[Given records]
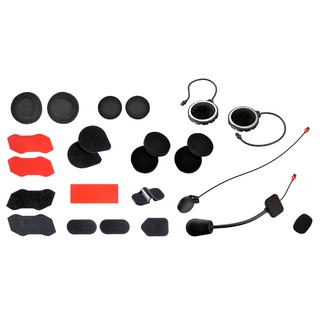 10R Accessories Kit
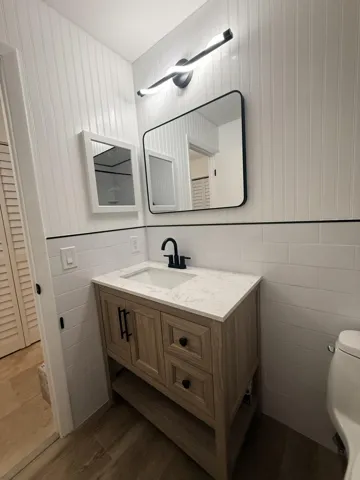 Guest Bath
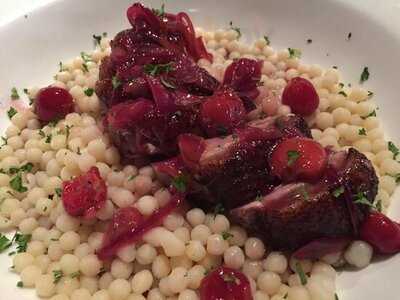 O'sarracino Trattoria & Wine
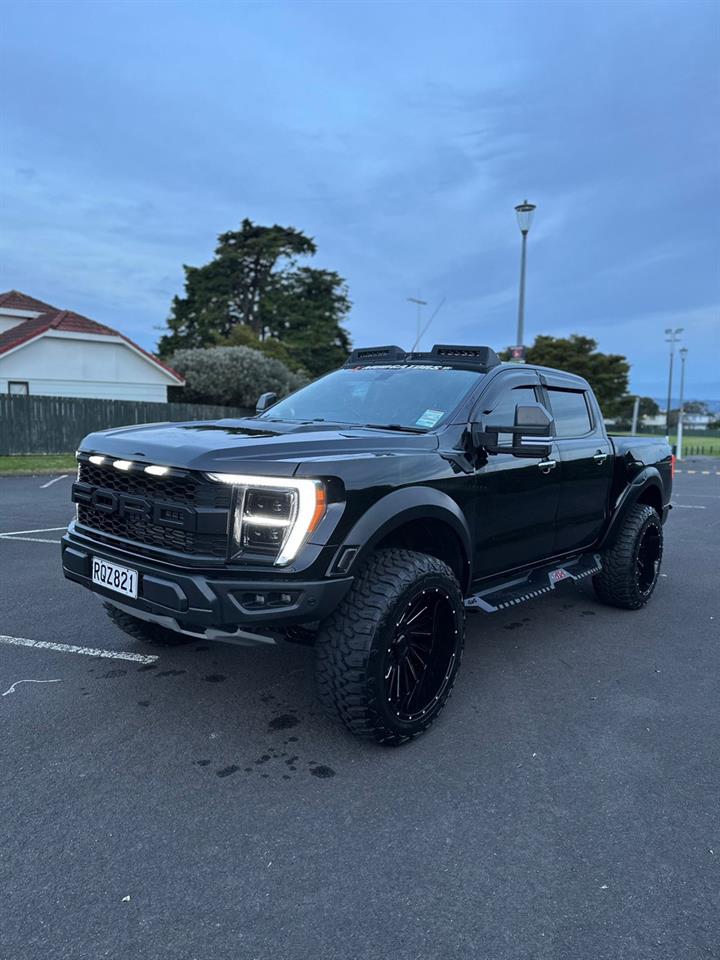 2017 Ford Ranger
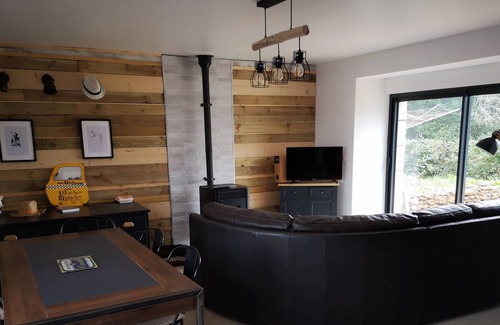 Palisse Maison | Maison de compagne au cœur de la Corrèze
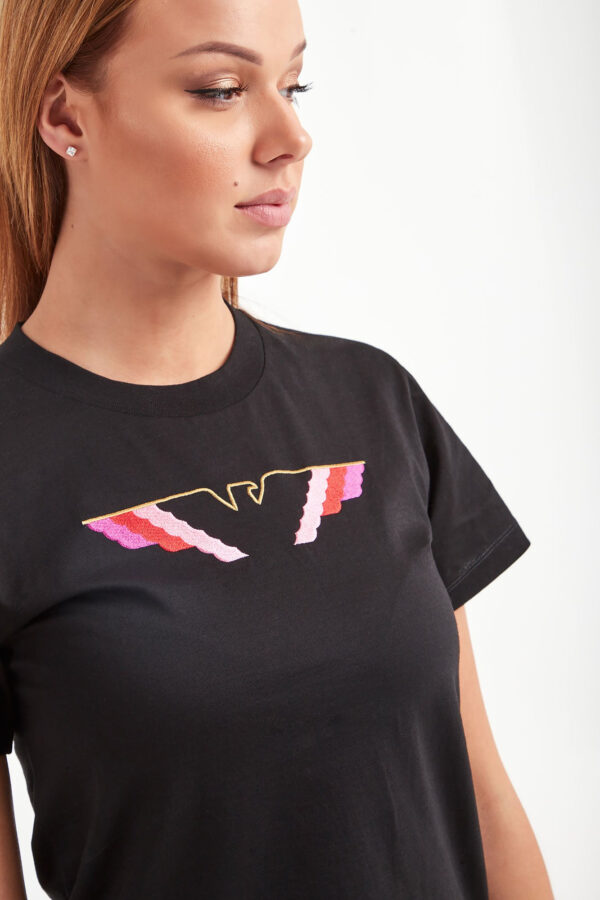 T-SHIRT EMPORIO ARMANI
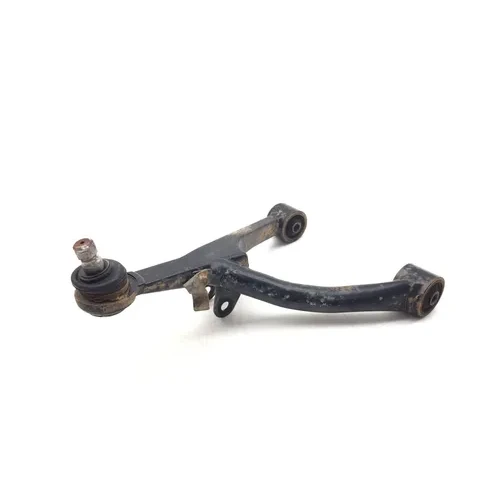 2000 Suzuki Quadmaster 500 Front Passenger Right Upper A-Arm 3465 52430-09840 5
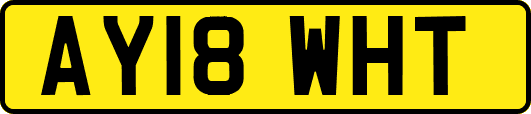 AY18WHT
[/Given records]
[Given records]
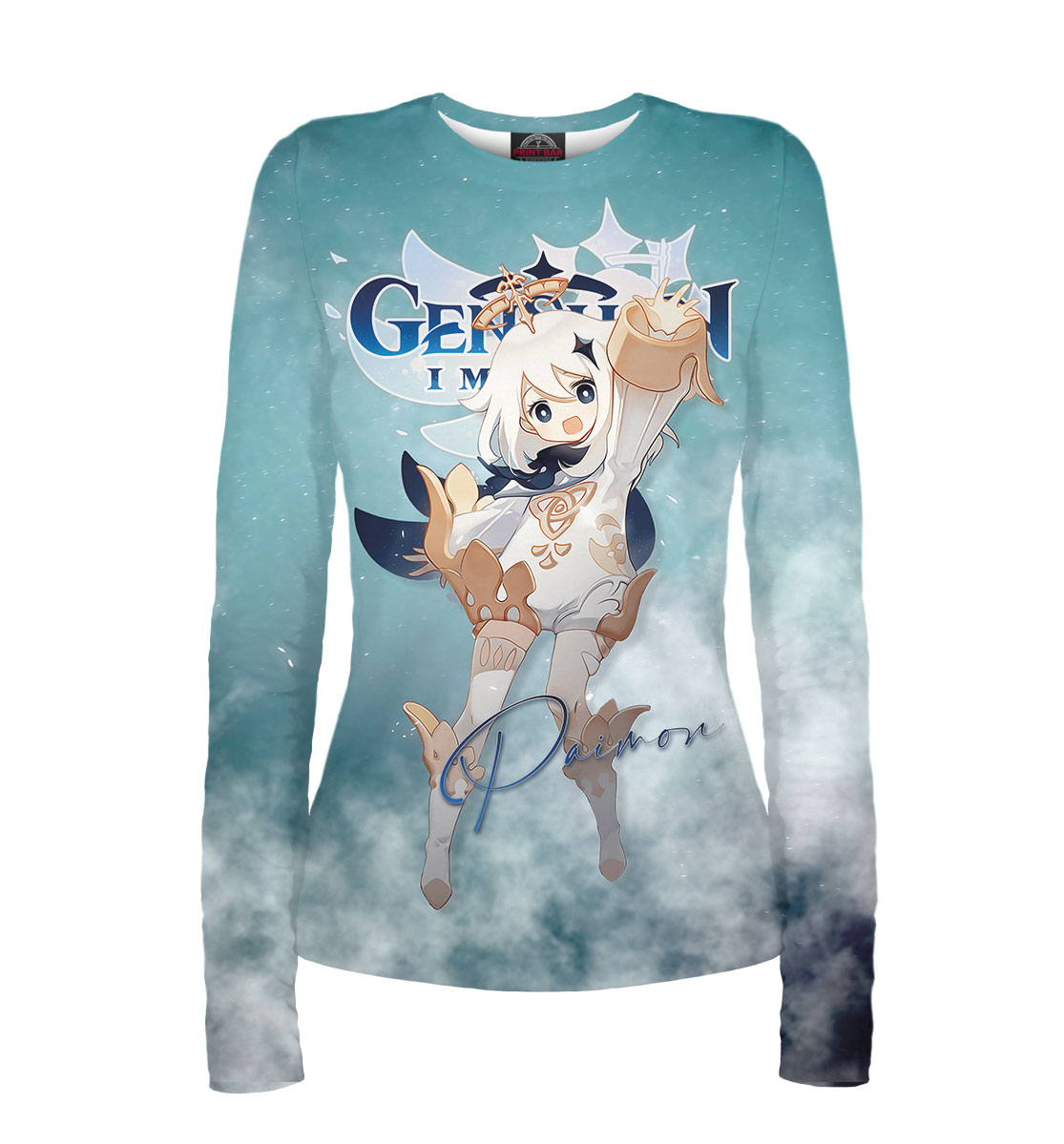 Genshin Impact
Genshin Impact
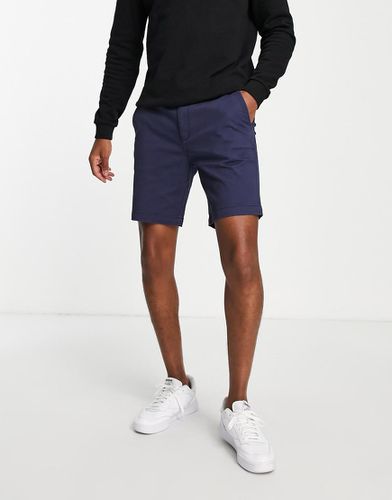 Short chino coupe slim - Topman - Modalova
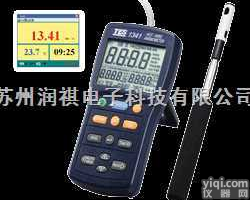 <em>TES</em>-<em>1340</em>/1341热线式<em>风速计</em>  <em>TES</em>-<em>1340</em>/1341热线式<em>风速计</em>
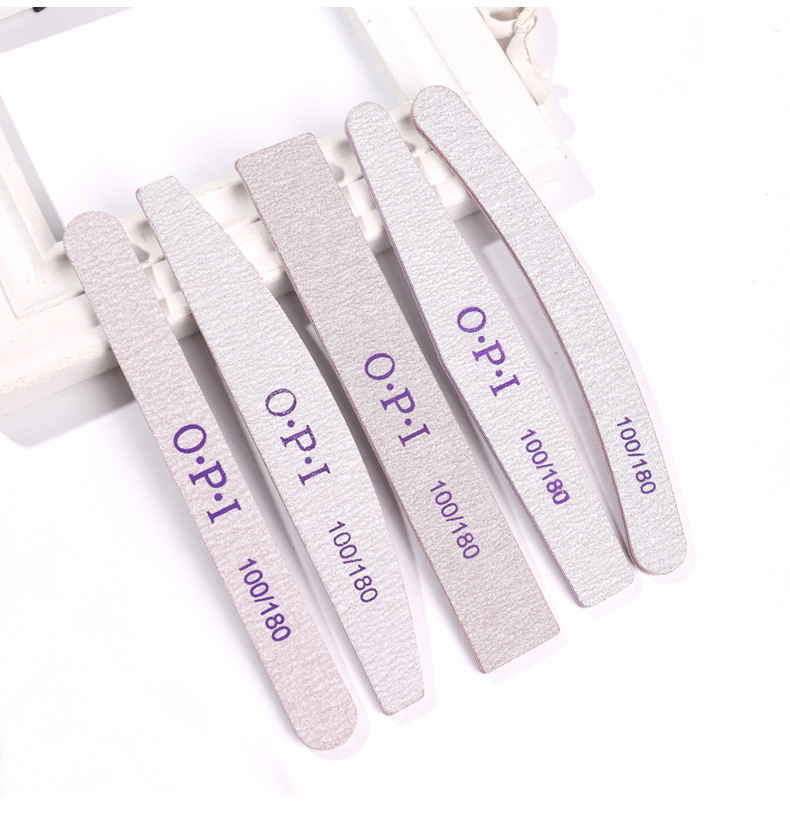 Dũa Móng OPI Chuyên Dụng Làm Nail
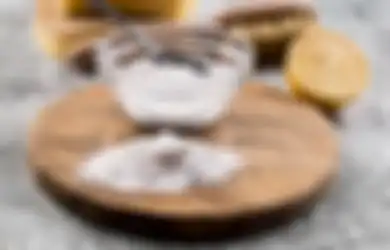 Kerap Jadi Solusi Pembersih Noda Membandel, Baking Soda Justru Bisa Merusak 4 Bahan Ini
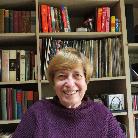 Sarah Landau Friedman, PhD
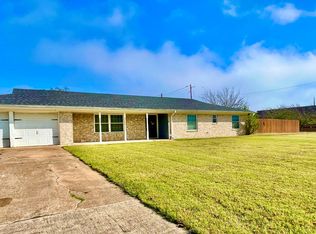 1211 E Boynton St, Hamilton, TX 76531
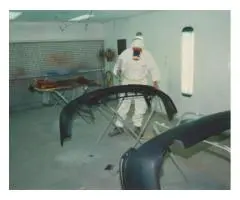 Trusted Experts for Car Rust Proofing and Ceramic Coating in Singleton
[/Given records]
[Given records]
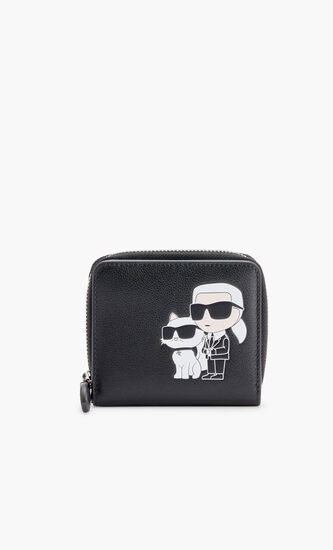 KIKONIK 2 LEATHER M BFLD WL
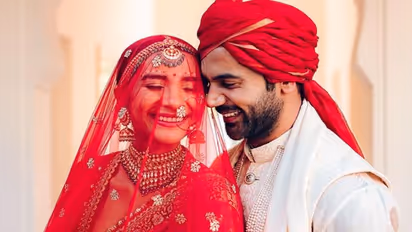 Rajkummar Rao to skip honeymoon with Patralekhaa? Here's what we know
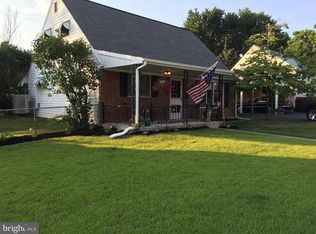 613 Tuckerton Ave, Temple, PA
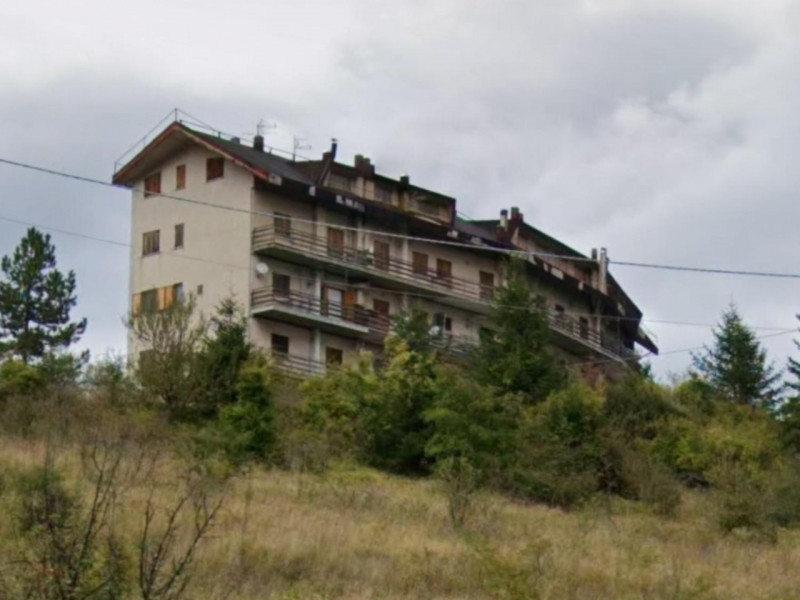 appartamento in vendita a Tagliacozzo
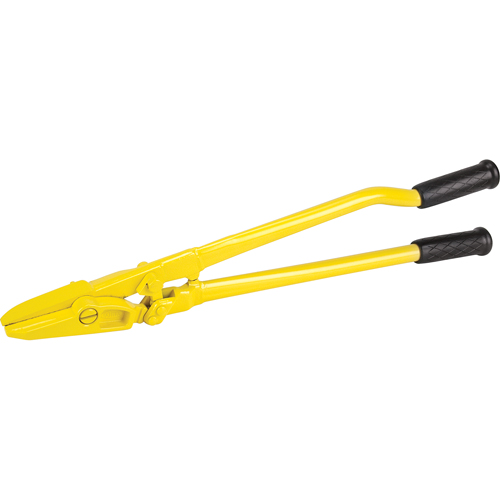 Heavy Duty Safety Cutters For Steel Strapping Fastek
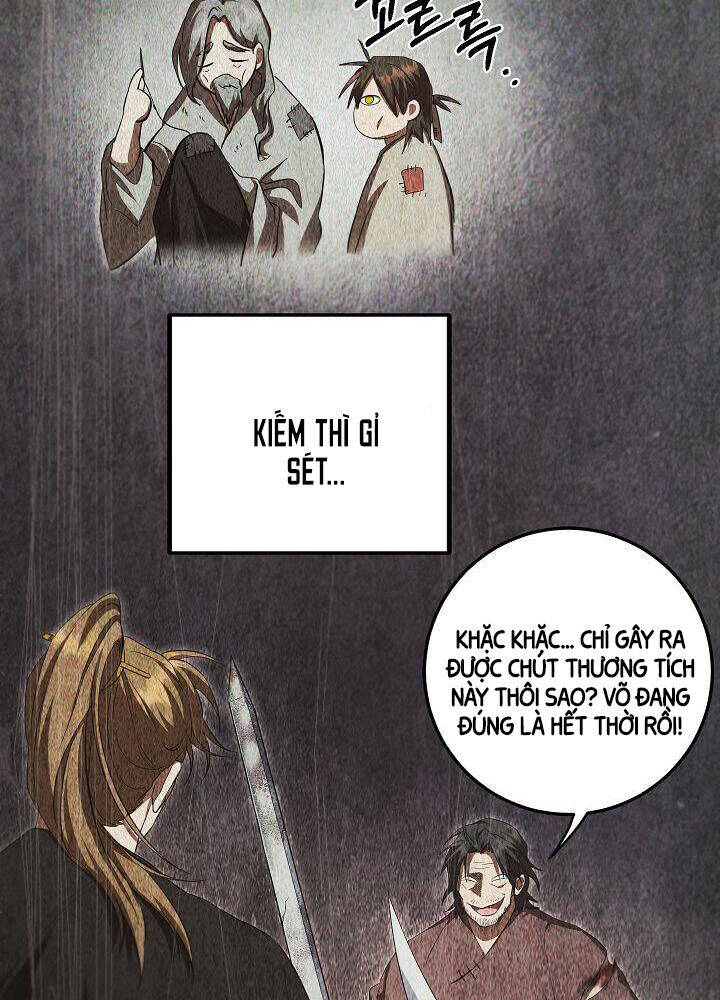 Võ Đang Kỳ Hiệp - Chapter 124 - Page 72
[/Given records]
## Problem to solve
Print the items starting at the line that contains "KIKONIK 2 LEATHER M BFLD WL" and ending at the line that contains "Võ Đang Kỳ Hiệp - Chapter 124 - Page 72", copying each line exactly and leaving out the pictures.

## Solution to the problem
 KIKONIK 2 LEATHER M BFLD WL
 Rajkummar Rao to skip honeymoon with Patralekhaa? Here's what we know
 613 Tuckerton Ave, Temple, PA
 appartamento in vendita a Tagliacozzo
 Heavy Duty Safety Cutters For Steel Strapping Fastek
 Võ Đang Kỳ Hiệp - Chapter 124 - Page 72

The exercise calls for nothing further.